Weens belongs to one of the two 20-person hand crews from the Forest Service’s Lake Tahoe Basin Management Unit. Cruising from fire to fire, the men and women firefighters call themselves the Bounty Hunters. Their bounty being the pile of hours that accumulate on their paychecks.



At $10 to $15 per hour, the pay isn’t particularly high but Weens said the money rolls in when the hours rack up.

“I finished my training on July 2, the next day I was sent on a fire,” Weens said during a break at the crew’s staging area at the Valhalla Estates on Tahoe’s south shore. “I’ve pretty much been out on fires since then.”




Lake Tahoe’s fire season has been light this year, but other parts of the West are being ravaged by out-of-control blazes.

Mark Johnson, the Forest Service’s fire management officer in the Lake Tahoe Basin, said fire conditions rotate in the United States in almost a counter-clockwise pattern.

“It starts out in Florida and moves to the southwest, then up to Idaho and Montana,” he said. “It ends in Southern California in January.”

The crews, which must commit as a unit to at least two weeks of work, can be called to any one of those locations.

“Right now, about 15,000 to 20,000 people have been mobilized to fight fires,” Johnson said. “It could be one of the busiest fire seasons in the last 10 years. We’ll probably end up mobilizing more people this year than in 1999, which was also a heavy fire season.”

This year, Nevada has been set ablaze. A lightning strike sent Tahoe’s crews to the Silver State’s heartland.

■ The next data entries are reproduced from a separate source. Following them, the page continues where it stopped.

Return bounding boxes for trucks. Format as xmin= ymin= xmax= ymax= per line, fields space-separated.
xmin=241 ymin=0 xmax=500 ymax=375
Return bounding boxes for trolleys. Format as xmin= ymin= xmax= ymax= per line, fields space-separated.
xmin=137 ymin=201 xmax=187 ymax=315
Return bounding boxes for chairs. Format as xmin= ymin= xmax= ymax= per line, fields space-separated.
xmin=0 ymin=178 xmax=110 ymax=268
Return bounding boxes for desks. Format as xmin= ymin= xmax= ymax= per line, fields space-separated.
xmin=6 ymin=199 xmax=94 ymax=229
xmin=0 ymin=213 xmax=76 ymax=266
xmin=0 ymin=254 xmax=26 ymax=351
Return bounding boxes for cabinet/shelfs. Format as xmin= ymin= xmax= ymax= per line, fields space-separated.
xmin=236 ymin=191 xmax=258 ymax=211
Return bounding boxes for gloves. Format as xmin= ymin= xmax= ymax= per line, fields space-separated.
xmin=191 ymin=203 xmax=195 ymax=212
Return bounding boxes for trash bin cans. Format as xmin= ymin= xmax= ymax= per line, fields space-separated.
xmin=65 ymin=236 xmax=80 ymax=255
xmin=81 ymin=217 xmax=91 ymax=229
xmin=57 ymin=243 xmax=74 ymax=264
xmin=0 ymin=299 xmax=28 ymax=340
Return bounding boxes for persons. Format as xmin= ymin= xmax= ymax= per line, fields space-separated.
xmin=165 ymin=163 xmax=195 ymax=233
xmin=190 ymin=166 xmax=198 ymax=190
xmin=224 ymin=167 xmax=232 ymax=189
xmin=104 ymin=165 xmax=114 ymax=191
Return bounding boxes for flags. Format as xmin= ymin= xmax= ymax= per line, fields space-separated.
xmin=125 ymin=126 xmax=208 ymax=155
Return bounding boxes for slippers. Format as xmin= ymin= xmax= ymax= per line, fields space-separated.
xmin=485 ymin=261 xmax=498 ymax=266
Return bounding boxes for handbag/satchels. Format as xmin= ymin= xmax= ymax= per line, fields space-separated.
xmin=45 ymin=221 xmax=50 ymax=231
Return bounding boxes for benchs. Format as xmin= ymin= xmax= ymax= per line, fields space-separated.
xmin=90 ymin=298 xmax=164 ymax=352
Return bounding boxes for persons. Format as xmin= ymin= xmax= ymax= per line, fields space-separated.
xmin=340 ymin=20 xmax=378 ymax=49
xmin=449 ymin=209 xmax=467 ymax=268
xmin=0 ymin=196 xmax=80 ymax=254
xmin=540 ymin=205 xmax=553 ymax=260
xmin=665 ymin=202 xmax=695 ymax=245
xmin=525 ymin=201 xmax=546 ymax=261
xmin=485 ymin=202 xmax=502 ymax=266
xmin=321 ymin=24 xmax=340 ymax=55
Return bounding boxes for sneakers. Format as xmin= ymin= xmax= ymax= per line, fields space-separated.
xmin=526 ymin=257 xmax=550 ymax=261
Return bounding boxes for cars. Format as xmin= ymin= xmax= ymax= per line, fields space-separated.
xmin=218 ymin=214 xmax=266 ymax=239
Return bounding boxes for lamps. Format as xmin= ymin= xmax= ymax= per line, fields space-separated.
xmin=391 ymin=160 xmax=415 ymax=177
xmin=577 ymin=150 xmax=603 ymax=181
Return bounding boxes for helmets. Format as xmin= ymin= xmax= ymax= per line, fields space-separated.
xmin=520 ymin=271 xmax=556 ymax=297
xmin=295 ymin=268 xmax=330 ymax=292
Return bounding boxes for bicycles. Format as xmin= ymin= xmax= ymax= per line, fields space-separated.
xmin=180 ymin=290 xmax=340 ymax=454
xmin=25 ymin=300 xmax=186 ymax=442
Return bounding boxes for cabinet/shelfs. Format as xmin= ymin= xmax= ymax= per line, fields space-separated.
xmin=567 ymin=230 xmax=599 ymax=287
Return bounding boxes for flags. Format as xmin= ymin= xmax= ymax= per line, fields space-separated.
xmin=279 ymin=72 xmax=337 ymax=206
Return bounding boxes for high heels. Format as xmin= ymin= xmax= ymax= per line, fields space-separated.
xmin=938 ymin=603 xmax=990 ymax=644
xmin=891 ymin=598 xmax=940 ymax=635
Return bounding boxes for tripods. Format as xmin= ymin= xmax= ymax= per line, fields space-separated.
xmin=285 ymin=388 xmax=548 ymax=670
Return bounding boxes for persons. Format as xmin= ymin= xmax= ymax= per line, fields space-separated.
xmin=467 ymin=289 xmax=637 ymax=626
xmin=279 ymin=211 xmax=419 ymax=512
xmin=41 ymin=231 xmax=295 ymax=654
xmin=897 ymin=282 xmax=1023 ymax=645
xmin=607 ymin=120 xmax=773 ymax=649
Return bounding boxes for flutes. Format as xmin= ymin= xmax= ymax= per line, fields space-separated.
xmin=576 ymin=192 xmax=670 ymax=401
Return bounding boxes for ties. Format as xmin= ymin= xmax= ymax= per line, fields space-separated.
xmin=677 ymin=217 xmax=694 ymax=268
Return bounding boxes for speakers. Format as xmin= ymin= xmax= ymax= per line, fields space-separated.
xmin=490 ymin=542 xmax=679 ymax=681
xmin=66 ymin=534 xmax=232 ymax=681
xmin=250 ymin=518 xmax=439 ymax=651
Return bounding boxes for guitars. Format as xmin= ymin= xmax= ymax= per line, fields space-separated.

“We just came back from a fire in the Dixie Valley, east of Fallon,” said Aimee Lorincz, one of two women crew members. “We’ve had one day off – just enough time to eat, sleep, do laundry and go back out.”

They loaded their bus Friday as they waited for the call from dispatch that will take them back to Dixie Valley’s steep hillsides and rugged terrain.

“We go where the priority is,” Weens, 22, said. “And it changes by the minute – you have a set plan but your direction is always changing.”

Four days of classroom lecture and two days of field training makes anyone who can pass a physical test eligible for a position on the on-call fire crew.

For Lorincz the trip to Nevada’s burning hills is a side excursion from her normal job as a vegetation specialist in the Forest Service’s Lake Tahoe unit.

Breaking line at the leading edge of a fire is Weens only summertime job.

“I knew what I was getting into,” he said of the smoky work sites and nights spent sleeping on the ground. “It’s hard work but I like it and it’s difficult to find work that you like.”